Short task 1:
According to the router post, how much did the Wickes 1200W router cost?

For this forum, you would choose the code labeled "IMG Code".


----------



## sawdust maker (26 Jan 2007)

The router I used is the Wickes 1200W, made by Draper and cost only £39.99. I chose this router because it takes Trend router guides, for use on my Trend Dovetailing jig. 






The micro adjuster replaces the turret and depth stop. The method is quite straightforward. Remove the depth stop and the turret. Care needs to be taken in removing the machine screw holding the turret. The screw is secured with glue, so a good fitting screwdriver is needed with plenty of downward pressure. The first new part is constructed from 20mm X 20mm square section steel tube 45mm long. This is secured in place of the turret by a 25mm X 4mm machine screw. About midway through the tube a 4mm hole is drilled through the tube and enlarged to 10mm on the underside, to accommodate the projection, which held the turret. The tube is also shaped on the underside to fit snugly to the router base. A bit of sawing and filling is needed for this. 





The second part fits where the depth stop was fitted. Into this hole a special nut is placed. The nut is the type used to secure mono-block kitchen taps (Photo 1).
Ideal Nut




The one I used was one I found in my store of bits & bobs, that had come from an old tap. These nuts are not generally available. I made an extensive search on the Internet in the hope of finding a supplier, but without success. However, a longer than normal brass nut with an 8mm thread can be purchased from Bristan, in a fixing kit part number FX 1264R (tel. 0870 4425556). The cost is only £1.86 plus vat. However, if you order by phone they will only sell a minimum of two kits, so the cost will be just under £5. 





Some work needs to be done on the nut. To enable the nut to slip into the hole, a small amount of metal needs to be filed off the corners of the nut. So the nut can be held in place, half way along its length a hole is drilled, for the thumbscrew to locate into. 





A 270mm length of 8mm threaded rod is screwed through the special nut and the point at which this meets the square tube attached to the router base is marked. Remove the tube and drill a 10mm hole at this point through one wall of the tube. This hole is extended to form a slot to the end of the tube. 

Next remover the threaded rod and screw on 8mm lock nut 25mm along the threaded rod. A washer, small enough to fit inside the square tube, and then normal 8mm nut, follows this. The normal 8mm nut is secure at the very end of the threaded rod by drilling a 2mm hole through both the nut and rod. A nail is hammered through both the nut and rod and cut off close to the nut. The other end of the rod is then passed though the depth adjuster hole, with the special nut removed, and the bottom slipped into the slot in the square tube, with the washer below. The lock nut is then screwed down to just above the top of the square tube, enabling the rod to spin freely. (Note that the lock nut is upside down. This stops it fouling on the machine screw securing the square tube to the base.) 





The special nut is then screwed down the rod and secured in the depth adjuster hole with the thumbscrew. The final task is the affix a knob to the top of the threaded rod. Once checks have been made that all is working well the knob can be permanently glued to the rod. You now have a router with a micro adjuster normally found on only the most expensive routers.

The threaded rod and square section steel tube can be purchased from B&Q.


----------

Short task 2:
Can you write out the records unchanged, from the line containing "Out of the items listed as" through the last line of the records?

Data shown:
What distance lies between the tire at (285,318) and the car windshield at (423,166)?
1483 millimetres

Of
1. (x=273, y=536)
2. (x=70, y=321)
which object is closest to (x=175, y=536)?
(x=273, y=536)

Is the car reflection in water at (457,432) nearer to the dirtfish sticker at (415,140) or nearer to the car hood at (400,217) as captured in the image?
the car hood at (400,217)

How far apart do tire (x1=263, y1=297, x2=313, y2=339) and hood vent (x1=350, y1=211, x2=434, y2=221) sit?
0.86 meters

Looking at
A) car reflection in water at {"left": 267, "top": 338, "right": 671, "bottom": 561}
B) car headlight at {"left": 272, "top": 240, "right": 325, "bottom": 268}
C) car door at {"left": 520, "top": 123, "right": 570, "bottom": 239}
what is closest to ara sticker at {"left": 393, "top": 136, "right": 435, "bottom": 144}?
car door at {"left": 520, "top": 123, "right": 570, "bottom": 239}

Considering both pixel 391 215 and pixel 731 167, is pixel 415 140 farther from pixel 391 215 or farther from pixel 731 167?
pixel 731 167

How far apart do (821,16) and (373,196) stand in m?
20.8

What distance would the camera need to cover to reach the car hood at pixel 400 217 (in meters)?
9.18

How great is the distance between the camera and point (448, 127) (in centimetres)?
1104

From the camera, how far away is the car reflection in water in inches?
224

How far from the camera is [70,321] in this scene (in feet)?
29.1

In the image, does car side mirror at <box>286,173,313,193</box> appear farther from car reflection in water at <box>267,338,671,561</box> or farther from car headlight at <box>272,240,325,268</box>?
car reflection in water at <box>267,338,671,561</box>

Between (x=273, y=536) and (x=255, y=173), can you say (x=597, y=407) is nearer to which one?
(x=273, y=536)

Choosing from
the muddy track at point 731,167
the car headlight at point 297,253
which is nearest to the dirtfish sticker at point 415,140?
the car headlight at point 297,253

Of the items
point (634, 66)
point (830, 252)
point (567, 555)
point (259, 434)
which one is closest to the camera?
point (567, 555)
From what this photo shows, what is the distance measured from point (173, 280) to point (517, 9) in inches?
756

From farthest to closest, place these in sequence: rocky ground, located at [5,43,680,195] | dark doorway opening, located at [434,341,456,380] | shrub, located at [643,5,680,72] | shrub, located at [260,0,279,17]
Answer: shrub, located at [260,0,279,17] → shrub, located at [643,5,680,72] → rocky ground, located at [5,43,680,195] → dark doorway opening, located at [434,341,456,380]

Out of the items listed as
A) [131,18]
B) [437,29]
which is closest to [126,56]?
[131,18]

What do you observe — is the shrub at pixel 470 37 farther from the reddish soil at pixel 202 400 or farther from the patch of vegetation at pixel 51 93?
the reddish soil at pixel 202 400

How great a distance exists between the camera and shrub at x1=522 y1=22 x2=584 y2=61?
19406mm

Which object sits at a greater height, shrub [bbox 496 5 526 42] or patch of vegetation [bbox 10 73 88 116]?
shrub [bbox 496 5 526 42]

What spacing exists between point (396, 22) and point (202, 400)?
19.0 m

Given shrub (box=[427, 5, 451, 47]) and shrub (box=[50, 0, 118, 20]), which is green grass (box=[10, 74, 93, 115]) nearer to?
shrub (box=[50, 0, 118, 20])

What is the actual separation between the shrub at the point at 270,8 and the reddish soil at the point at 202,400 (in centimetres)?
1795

Worked solution 1:
£39.99

Worked solution 2:
Out of the items listed as
A) [131,18]
B) [437,29]
which is closest to [126,56]?
[131,18]

What do you observe — is the shrub at pixel 470 37 farther from the reddish soil at pixel 202 400 or farther from the patch of vegetation at pixel 51 93?
the reddish soil at pixel 202 400

How great a distance exists between the camera and shrub at x1=522 y1=22 x2=584 y2=61?
19406mm

Which object sits at a greater height, shrub [bbox 496 5 526 42] or patch of vegetation [bbox 10 73 88 116]?
shrub [bbox 496 5 526 42]

What spacing exists between point (396, 22) and point (202, 400)?
19.0 m

Given shrub (box=[427, 5, 451, 47]) and shrub (box=[50, 0, 118, 20]), which is green grass (box=[10, 74, 93, 115]) nearer to?
shrub (box=[50, 0, 118, 20])

What is the actual separation between the shrub at the point at 270,8 and the reddish soil at the point at 202,400 (in centimetres)?
1795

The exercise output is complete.